== Requirements ==
**A.** In the passage on evolutionary ethics, what share of people did Martin Luther say were Christians?
**B.** List every person named in the passage on evolutionary ethics.
**C.** Reproduce, word for word, the part of the passage on evolutionary ethics that opens with the words containing "The moral relativism" and closes with "is no choice.".

== Provided text ==
═══

The moral relativism mentioned here then means an update of moral norms to current conditions, and as such actually a kind of absolutism: there is no choice.
According to Weikart, the idea of an evolutionary ethics emerged. What was good was what furthered evolution, and what was bad was what hindered evolution. This is discussed by Weikart over the next pages, centered around Friedrich Nietzsche. One thing that could have been relevant for Weikart to mention here is that for Nietzsche, fitness was a question of interpretation; the fit was the one who could interpret his vices as virtues and defeats as victories.
Weikart's main point is, of course, that evolutionary ethics is opposed to Christian ethics. Thus, when discussing Wilhelm Schallmayer, Weikart writes p. 51:
Schallmayer attacked Christian morality as an impediment to evolutionary progress. He asserted that "the views of Christianity, insofar as they are at all influential, do not have the tendency to improve selection, either consciously or unconsciously, but rather - naturally - unconsciously - has the opposite tendency." He deemed some of the ideals of Christian morality, such as humility and despising earthly goods, harmful in the struggle for existence and thus irreconcilable with true morality. How then, did Christian morality become so prevalent, if it conferred such disadvantages to its bearers? Schallmayer suggested that some aspects of religious ethics can be advantageous in the struggle for existence. However, those aspects of Christianity most disadvantageous, such as loving one's enemy, survived only because they remained a dead letter, never being put into practice.
Implicit in Weikart's discussion here is that Christian ethics was prevalent. Almost 400 years earlier Martin Luther wrote that less than one out of thousand was a Christian, and making Christian ethics law, as the Anabaptists wanted, would therefore only let loose wild animals (= criminals). For Luther the state of sin was a condition imposed by God, and a strong state with unconstrained power to punish criminals was needed in order to enable peaceful people to live in safety. Thomas Hobbes saw things in much the same way, except he suggested civil and ecclesiastical powers combined in the Sovereign.

═══

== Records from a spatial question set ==

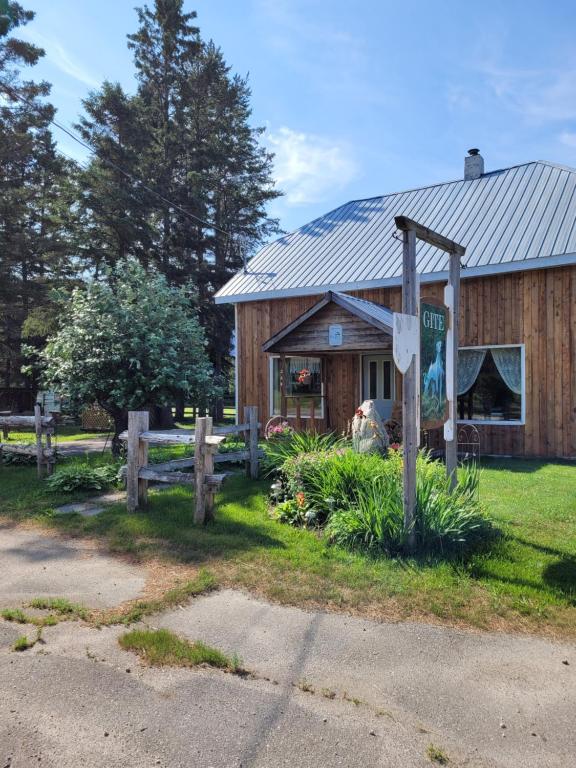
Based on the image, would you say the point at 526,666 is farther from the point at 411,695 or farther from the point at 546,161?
the point at 546,161

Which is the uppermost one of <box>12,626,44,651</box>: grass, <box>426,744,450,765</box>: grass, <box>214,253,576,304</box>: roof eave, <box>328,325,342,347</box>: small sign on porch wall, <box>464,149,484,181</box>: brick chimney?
<box>464,149,484,181</box>: brick chimney

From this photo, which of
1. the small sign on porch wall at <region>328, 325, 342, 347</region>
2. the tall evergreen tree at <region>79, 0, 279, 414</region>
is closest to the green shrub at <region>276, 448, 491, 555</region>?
the small sign on porch wall at <region>328, 325, 342, 347</region>

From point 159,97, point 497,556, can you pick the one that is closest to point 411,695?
point 497,556

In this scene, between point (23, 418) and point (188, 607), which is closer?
point (188, 607)

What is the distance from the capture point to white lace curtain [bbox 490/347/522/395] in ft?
36.4

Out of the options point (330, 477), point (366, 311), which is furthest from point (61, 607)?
point (366, 311)

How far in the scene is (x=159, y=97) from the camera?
2586 centimetres

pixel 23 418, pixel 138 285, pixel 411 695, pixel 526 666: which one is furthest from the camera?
pixel 138 285

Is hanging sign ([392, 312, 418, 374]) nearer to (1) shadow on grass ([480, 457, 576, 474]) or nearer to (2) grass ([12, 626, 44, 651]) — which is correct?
(2) grass ([12, 626, 44, 651])

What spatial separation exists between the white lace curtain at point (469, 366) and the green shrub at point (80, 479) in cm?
745

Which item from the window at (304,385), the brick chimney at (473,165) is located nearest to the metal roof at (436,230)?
the brick chimney at (473,165)

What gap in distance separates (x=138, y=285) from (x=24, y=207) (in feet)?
43.6

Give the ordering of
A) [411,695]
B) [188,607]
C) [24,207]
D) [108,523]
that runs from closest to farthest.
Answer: [411,695]
[188,607]
[108,523]
[24,207]

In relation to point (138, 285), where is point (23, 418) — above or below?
below
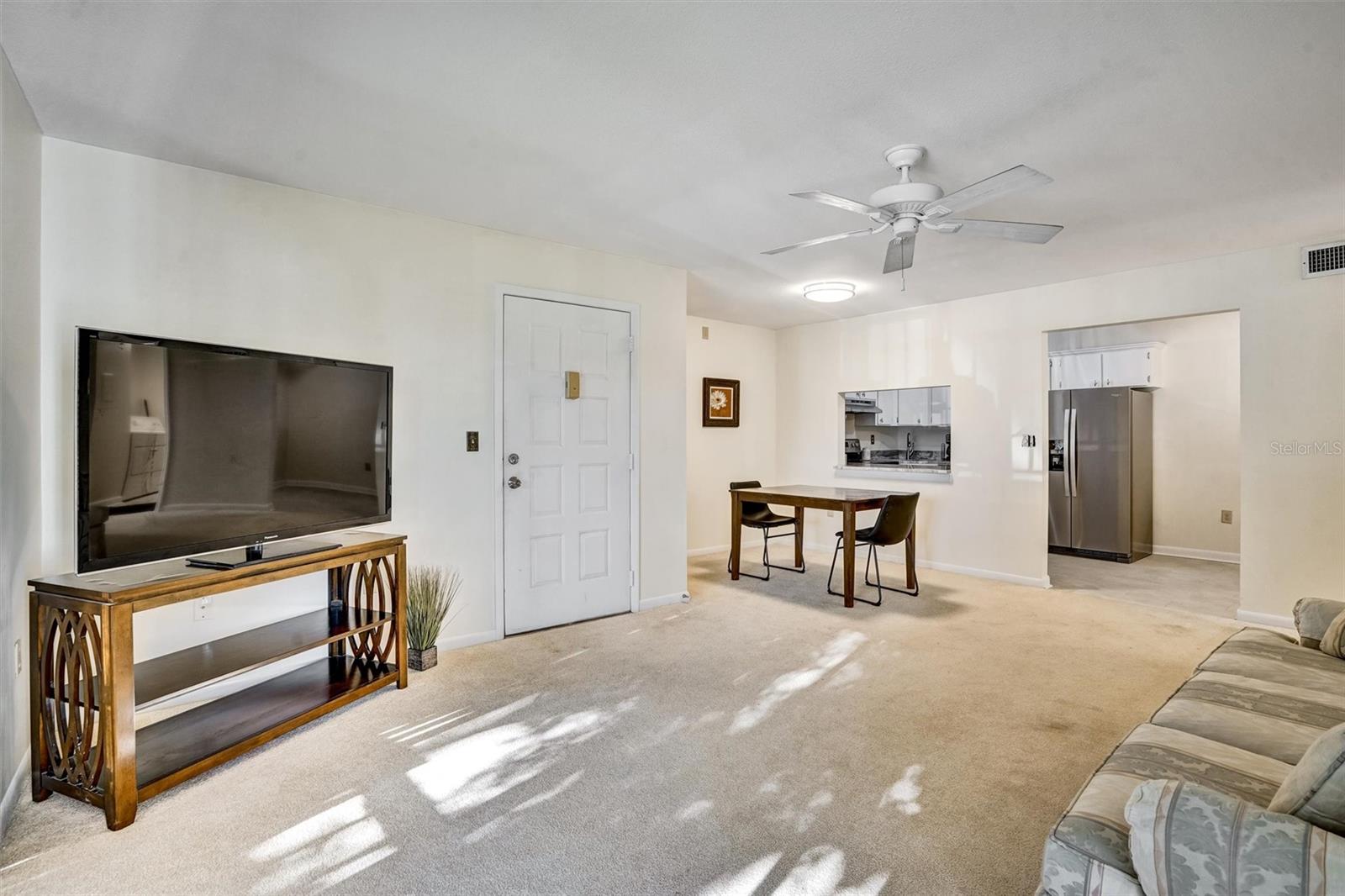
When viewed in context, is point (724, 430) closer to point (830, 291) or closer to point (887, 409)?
Answer: point (887, 409)

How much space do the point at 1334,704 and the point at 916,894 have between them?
1.37 m

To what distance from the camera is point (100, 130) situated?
249cm

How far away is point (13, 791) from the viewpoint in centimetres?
204

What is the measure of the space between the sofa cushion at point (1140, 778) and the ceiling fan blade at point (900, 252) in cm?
217

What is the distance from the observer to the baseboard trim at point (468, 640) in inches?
141

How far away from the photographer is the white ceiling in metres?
1.88

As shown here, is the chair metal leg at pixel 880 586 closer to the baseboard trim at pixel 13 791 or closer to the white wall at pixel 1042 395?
the white wall at pixel 1042 395

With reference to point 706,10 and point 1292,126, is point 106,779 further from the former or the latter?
point 1292,126

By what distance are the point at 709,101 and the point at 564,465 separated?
2.36 meters

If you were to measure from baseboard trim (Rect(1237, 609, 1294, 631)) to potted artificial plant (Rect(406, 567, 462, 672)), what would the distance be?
492 cm

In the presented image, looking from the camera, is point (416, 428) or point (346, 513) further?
point (416, 428)

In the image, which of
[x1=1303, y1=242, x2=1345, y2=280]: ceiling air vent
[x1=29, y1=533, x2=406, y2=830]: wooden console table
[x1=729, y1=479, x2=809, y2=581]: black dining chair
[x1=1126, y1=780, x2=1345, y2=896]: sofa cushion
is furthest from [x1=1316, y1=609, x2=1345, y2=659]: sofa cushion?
[x1=29, y1=533, x2=406, y2=830]: wooden console table

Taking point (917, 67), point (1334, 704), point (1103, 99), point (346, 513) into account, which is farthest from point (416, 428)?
point (1334, 704)

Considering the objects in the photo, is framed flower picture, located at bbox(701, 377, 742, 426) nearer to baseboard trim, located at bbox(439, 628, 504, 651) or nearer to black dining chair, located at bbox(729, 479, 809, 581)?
black dining chair, located at bbox(729, 479, 809, 581)
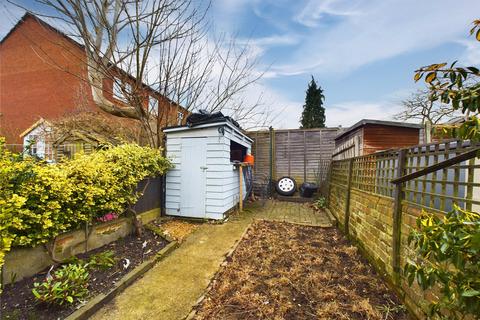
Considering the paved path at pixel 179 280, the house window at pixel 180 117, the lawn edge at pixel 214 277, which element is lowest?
the paved path at pixel 179 280

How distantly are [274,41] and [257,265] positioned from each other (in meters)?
6.63

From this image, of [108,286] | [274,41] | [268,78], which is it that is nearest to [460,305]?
[108,286]

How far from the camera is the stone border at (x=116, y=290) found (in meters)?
2.21

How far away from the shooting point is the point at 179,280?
2941 mm

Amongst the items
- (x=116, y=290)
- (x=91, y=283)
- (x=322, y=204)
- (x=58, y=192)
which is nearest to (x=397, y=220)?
(x=116, y=290)

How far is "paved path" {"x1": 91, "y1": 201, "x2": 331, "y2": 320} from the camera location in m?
2.35

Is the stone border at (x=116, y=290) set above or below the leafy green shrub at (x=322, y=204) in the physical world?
below

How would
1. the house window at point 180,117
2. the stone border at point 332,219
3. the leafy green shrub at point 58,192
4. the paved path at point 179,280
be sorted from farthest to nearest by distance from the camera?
the house window at point 180,117, the stone border at point 332,219, the paved path at point 179,280, the leafy green shrub at point 58,192

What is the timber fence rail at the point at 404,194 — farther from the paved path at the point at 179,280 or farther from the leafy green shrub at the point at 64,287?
the leafy green shrub at the point at 64,287

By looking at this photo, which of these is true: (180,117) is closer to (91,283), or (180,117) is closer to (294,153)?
(294,153)

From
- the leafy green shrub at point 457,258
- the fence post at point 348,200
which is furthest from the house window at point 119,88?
the leafy green shrub at point 457,258

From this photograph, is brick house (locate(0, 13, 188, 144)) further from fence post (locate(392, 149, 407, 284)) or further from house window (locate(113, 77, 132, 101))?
fence post (locate(392, 149, 407, 284))

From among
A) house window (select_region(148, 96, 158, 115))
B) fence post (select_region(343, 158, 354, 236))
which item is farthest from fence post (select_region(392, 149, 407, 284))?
house window (select_region(148, 96, 158, 115))

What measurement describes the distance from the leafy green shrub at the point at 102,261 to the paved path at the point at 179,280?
50 centimetres
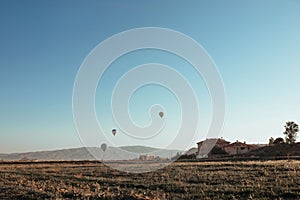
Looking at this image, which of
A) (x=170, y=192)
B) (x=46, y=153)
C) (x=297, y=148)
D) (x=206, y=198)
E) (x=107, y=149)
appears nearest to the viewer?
(x=206, y=198)

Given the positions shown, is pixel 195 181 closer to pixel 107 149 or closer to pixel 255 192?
pixel 255 192

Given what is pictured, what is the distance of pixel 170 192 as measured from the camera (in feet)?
61.1

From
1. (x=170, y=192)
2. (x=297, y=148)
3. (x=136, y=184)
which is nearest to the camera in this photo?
(x=170, y=192)

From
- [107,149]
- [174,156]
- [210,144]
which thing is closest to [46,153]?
[107,149]

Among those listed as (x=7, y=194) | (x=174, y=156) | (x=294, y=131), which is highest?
(x=294, y=131)

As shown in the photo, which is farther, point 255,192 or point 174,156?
point 174,156

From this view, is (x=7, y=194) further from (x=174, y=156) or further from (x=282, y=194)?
(x=174, y=156)

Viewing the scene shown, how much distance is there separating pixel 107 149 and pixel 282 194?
248 ft

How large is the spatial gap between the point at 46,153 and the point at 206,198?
478 feet

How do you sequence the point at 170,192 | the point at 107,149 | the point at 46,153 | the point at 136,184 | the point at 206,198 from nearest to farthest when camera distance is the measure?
1. the point at 206,198
2. the point at 170,192
3. the point at 136,184
4. the point at 107,149
5. the point at 46,153

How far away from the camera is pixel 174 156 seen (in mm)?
69000

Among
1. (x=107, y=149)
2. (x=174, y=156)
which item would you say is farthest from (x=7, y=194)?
(x=107, y=149)

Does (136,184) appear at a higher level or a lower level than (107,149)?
lower

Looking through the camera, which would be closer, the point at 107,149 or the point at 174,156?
the point at 174,156
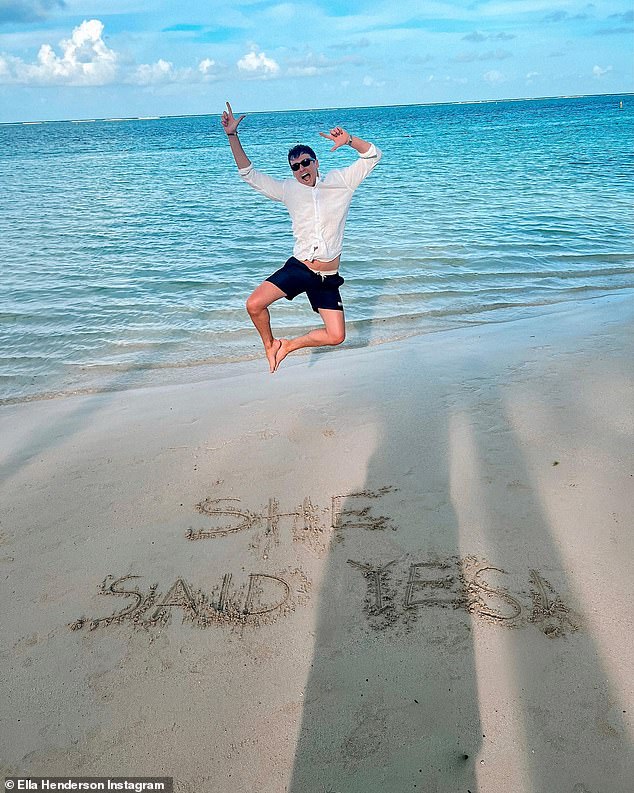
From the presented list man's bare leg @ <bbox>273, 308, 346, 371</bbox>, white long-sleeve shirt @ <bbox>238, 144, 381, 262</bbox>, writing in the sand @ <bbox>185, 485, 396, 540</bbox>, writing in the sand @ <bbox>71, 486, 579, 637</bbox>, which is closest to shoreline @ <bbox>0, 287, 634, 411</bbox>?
man's bare leg @ <bbox>273, 308, 346, 371</bbox>

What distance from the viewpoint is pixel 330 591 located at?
3.63 meters

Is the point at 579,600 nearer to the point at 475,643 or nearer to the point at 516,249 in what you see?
the point at 475,643

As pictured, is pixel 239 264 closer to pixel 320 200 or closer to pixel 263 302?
pixel 263 302

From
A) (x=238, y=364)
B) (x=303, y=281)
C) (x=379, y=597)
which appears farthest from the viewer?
(x=238, y=364)

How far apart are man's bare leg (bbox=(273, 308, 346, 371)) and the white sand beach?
544mm

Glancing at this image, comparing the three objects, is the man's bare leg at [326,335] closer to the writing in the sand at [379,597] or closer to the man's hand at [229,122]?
the man's hand at [229,122]

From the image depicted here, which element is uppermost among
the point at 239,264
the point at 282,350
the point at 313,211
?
the point at 313,211

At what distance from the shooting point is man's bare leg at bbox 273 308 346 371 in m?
5.70

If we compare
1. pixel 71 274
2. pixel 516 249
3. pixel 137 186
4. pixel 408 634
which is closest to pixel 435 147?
pixel 137 186

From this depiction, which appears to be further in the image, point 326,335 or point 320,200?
point 326,335

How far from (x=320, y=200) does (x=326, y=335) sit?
46.7 inches

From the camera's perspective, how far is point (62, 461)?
5.24 m

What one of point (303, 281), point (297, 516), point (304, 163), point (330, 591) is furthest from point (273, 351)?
point (330, 591)

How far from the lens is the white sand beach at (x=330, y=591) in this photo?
108 inches
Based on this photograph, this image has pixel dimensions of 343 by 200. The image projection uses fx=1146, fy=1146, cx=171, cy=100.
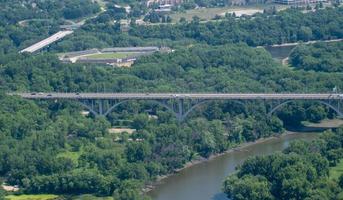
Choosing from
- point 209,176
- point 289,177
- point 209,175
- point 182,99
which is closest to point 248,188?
point 289,177

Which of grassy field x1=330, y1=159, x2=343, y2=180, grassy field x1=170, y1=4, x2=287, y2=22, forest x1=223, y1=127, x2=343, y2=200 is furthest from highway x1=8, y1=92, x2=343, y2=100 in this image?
grassy field x1=170, y1=4, x2=287, y2=22

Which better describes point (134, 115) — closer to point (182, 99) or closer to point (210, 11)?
point (182, 99)

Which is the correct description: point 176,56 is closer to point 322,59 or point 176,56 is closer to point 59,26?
point 322,59

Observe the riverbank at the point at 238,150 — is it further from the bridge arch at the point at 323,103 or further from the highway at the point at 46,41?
the highway at the point at 46,41

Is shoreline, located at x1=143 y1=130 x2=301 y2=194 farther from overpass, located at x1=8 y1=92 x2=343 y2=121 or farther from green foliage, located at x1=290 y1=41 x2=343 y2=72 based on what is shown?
green foliage, located at x1=290 y1=41 x2=343 y2=72

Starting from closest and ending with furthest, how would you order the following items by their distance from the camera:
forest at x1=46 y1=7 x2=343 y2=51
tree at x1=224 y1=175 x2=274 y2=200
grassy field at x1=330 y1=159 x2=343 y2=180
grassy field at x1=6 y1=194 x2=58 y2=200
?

═══

== Answers to the problems ==
**A.** Less than one out of a thousand.

**B.** Weikart, Friedrich Nietzsche, Wilhelm Schallmayer, Martin Luther, Thomas Hobbes

**C.**
The moral relativism mentioned here then means an update of moral norms to current conditions, and as such actually a kind of absolutism: there is no choice.